- _TEXT FOR ANALYSIS_
============================================================
Lessons learned from a year and a half of privacy red teaming

I spent about a year and a half doing privacy red teaming at a large tech company. I’m not going to name them but if you follow me it’s not hard to figure out. What I will say is that it fundamentally changed how I think about security testing, and I think there are lessons here that apply broadly to anyone doing offensive security work, especially as privacy regulation and user expectations continue to evolve.

The short version: traditional red teaming and pen testing doesn’t cover privacy the way a privacy-focused red team would. It’s either not the focus or an afterthought. We look for SQLi, RCE, auth bypass, data exfiltration, the loud stuff. Privacy violations are quieter, more subtle, and in many cases more impactful to the people affected. A response time difference that tells you whether an account belongs to a minor is not going to show up on a CVSS calculator, but it will show up in the news, in a regulatory action, or in a civil case.

Who’s the adversary?

One of the biggest challenges I faced coming into this role was figuring out who I was supposed to emulate. In traditional red teaming, you have threat intel reports, MITRE ATT&CK mappings, and well-documented APT groups with known TTPs. You know the adversary, it’s a ransomware gang, a nation-state group, a financially motivated crew. There are writeups, IOCs, and frameworks to guide your approach.

Privacy threats don’t work like that. The adversary is often an individual targeting another individual. Stalkers, abusive ex-partners, harassment campaigns, doxing groups like VILE or communities around Doxbin (many of which have since been dismantled). Private investigators and freelance hackers-for-hire doing “OSINT” that’s really just unauthorized surveillance. Clandestine operators who don’t show up in CrowdStrike reports and aren’t tracked by any threat intel vendor.
============================================================
- _INFORMATION_
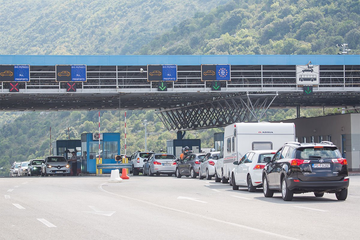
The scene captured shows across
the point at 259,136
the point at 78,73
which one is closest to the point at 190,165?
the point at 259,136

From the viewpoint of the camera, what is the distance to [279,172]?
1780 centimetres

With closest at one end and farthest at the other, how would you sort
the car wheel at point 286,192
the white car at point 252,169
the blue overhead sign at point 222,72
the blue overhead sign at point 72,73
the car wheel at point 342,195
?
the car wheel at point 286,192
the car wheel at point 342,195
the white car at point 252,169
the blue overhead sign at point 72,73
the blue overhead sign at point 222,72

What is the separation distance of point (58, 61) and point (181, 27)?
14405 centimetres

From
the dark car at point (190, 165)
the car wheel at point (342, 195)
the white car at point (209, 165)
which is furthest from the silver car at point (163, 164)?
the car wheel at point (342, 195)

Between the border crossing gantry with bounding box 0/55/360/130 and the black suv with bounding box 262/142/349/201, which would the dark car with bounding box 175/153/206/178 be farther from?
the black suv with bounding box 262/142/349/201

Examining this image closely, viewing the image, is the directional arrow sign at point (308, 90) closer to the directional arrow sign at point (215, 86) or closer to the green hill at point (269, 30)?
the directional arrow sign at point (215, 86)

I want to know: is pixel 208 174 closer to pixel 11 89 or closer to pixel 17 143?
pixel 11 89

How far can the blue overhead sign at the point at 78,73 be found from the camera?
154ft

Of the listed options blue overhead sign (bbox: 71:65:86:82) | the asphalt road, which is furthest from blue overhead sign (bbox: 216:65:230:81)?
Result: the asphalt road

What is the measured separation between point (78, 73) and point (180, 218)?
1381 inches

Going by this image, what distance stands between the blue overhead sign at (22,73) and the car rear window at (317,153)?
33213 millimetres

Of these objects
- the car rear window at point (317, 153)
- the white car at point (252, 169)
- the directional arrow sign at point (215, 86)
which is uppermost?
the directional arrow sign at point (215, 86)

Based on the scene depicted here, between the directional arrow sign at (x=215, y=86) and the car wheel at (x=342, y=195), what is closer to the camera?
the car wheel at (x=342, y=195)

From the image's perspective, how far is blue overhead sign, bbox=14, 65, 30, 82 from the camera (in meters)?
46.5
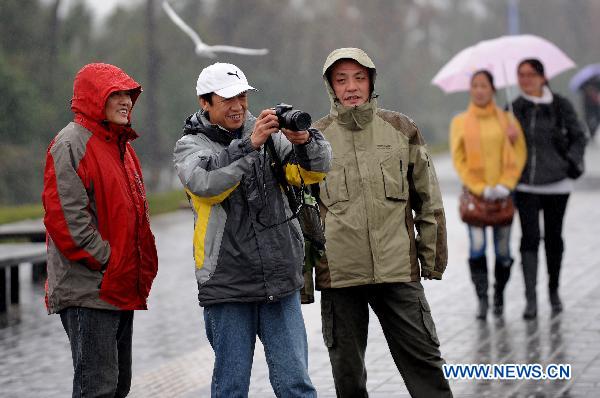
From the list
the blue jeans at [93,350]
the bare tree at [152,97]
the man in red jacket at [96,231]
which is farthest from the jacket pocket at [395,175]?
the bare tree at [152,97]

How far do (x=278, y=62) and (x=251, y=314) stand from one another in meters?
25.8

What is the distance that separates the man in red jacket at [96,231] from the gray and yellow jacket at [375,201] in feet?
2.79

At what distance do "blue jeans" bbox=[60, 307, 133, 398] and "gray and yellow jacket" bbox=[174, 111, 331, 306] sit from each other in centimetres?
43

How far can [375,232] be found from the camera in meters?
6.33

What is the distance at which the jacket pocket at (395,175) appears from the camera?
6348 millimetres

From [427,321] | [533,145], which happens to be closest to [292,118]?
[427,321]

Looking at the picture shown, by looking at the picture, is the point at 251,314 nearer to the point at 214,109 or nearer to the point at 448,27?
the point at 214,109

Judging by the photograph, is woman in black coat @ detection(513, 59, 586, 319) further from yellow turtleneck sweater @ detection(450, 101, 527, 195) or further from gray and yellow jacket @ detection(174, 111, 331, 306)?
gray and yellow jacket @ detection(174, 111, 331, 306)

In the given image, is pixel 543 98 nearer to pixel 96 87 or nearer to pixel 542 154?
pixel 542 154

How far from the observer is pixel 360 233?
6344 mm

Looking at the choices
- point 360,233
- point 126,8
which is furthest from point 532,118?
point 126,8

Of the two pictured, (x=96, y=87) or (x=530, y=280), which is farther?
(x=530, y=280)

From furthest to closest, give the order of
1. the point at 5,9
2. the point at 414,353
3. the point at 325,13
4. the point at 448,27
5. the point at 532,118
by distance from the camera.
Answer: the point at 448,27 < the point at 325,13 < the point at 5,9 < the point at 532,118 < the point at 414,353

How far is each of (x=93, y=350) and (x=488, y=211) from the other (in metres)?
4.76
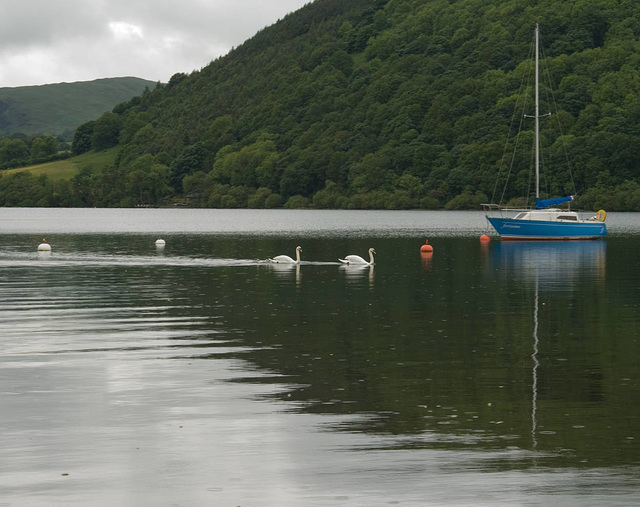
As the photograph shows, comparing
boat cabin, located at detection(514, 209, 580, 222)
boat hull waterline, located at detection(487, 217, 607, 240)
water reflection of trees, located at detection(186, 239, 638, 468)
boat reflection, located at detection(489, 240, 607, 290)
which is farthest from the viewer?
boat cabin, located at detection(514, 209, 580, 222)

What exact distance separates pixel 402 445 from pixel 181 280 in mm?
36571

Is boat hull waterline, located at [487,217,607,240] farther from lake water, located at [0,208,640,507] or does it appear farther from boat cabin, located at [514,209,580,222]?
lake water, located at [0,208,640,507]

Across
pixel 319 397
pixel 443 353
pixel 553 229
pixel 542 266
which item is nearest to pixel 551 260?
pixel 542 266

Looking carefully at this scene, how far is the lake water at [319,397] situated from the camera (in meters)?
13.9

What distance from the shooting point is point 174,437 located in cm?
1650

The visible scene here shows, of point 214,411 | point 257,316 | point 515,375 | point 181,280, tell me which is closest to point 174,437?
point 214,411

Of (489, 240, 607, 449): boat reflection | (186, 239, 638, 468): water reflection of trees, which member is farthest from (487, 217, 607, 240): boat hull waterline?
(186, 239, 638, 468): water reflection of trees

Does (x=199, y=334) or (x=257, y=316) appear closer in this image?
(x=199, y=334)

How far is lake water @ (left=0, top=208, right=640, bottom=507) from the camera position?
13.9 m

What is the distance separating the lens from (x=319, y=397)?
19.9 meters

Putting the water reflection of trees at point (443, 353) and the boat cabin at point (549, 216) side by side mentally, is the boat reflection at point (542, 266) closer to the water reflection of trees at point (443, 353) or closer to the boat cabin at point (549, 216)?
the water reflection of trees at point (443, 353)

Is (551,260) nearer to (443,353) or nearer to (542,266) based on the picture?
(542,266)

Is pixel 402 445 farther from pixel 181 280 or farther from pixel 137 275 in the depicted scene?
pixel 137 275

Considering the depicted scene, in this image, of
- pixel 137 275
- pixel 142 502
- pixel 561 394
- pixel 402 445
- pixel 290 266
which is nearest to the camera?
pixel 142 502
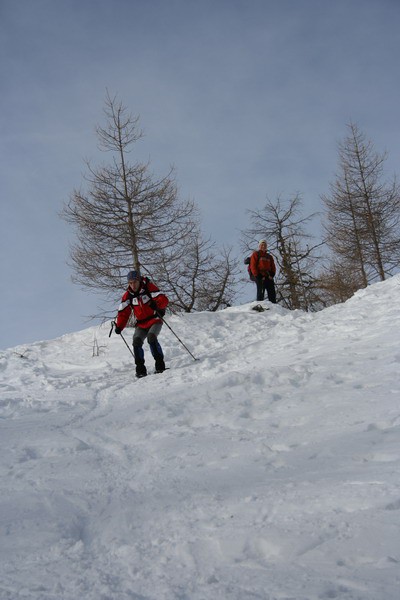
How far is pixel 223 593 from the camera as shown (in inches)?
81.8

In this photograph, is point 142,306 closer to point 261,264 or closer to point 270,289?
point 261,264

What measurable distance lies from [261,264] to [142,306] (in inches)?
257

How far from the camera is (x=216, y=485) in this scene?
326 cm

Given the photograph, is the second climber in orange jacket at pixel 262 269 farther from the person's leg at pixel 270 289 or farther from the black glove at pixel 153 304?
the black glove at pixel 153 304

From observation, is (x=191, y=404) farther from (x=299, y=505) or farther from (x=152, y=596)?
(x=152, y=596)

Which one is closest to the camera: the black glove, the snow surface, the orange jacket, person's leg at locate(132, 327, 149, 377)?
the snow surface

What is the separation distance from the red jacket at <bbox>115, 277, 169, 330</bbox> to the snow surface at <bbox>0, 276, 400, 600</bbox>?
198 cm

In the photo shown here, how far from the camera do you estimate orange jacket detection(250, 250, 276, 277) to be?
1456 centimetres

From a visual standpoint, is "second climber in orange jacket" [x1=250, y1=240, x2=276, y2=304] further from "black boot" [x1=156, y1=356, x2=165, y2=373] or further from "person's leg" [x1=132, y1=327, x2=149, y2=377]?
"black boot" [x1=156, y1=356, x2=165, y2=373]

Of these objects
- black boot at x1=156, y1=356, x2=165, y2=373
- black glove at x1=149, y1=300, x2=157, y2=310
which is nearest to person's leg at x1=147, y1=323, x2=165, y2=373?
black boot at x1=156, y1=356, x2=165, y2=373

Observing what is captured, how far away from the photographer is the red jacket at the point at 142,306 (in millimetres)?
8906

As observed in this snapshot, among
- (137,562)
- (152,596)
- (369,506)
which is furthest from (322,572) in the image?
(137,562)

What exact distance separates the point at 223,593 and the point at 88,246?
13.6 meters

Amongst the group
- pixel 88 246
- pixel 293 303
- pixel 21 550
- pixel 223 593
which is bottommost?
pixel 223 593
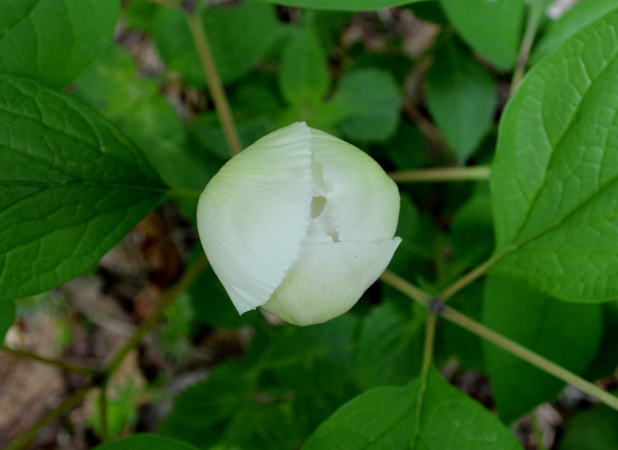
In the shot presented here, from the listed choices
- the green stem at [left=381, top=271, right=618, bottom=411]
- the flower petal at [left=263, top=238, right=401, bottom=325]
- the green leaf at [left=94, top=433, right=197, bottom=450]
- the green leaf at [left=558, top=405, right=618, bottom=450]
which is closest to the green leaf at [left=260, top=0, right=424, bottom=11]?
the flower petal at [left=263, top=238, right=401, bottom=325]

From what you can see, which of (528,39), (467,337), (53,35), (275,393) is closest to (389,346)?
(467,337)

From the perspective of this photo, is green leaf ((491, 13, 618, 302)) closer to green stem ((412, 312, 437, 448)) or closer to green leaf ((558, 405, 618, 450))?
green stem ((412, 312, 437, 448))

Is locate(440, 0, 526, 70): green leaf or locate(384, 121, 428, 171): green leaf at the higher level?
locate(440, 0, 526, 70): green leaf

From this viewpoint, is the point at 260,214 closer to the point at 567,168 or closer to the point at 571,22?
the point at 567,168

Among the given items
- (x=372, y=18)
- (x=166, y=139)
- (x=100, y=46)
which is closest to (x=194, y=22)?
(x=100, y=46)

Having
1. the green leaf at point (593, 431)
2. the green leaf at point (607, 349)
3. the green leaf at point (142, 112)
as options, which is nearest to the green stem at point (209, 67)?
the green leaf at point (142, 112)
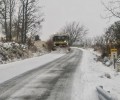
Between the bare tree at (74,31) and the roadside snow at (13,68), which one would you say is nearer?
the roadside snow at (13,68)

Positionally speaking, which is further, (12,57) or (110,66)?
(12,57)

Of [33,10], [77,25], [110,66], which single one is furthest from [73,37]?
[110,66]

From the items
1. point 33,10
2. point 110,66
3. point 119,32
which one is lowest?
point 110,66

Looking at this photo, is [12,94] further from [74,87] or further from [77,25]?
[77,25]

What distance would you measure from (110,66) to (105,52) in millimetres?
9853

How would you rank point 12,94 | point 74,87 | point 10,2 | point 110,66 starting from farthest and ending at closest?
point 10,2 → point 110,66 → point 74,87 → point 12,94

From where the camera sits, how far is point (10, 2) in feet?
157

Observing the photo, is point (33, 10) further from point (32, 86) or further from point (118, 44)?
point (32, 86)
============================================================
- _QUESTIONS_
- 1) From the piece on privacy red teaming, write out the passage that begins at the words "Privacy threats don’t" and ends after the words "threat intel vendor.".
- 2) In the piece on privacy red teaming, who is often the adversary behind privacy threats?
- 3) Proceed with the piece on privacy red teaming, starting right after its final sentence.

- _WRITTEN ANSWERS_
- 1)
Privacy threats don’t work like that. The adversary is often an individual targeting another individual. Stalkers, abusive ex-partners, harassment campaigns, doxing groups like VILE or communities around Doxbin (many of which have since been dismantled). Private investigators and freelance hackers-for-hire doing “OSINT” that’s really just unauthorized surveillance. Clandestine operators who don’t show up in CrowdStrike reports and aren’t tracked by any threat intel vendor.

- 2) An individual targeting another individual.

- 3)
These actors don’t have MITRE technique IDs. Nobody writes APT reports on a guy trying to find his ex-girlfriend’s new address through platform features. The techniques are often mundane: account enumeration, social engineering customer support, abusing people search features, exploiting the kind of oracles I mention below. But the impact to the target can be life-threatening.

This is a gap in the industry. Most threat modeling frameworks assume the adversary is after the organization’s data or infrastructure. When the adversary is after a specific user, and the platform is the attack surface rather than the target, the whole model breaks down. There aren’t many resources on how to threat model for this, and most security teams don’t consider it a priority because it doesn’t map to the risks they’re used to thinking about. Beyond data brokers, few industries handle personal data at the scale where individual-targeting-individual is a top-tier concern, and the ones that do (social platforms, communication apps, dating services) are still figuring out how to operationalize this kind of testing.

Oracles

If you’ve done any amount of security testing, you’re familiar with information disclosure vulnerabilities. Usually these get triaged as low severity, maybe a stack trace leaks internal paths, or an API returns more fields than the docs say it should. In privacy, that entire calculus changes.

An oracle in this context is any observable difference in system behavior that lets you infer something about a user that they haven’t chosen to share. The classic example: you query a user profile and the response is slightly different, maybe a field is absent, a status code varies, or the response takes a few milliseconds longer, and that difference tells you the user is under 18. That’s a youth protection violation. It doesn’t matter that no PII was “leaked” in the traditional sense. The inference itself is the problem.

In traditional security, this might get filed as informational, if it gets filed at all. In privacy, depending on the framework, it can be critical. The difference between a user who is a minor and one who is not is a protected attribute, and any system behavior that leaks that distinction is a vulnerability, full stop. Same applies to location, sexual orientation, health status, political affiliation, anything that falls under protected or sensitive categories depending on the jurisdiction.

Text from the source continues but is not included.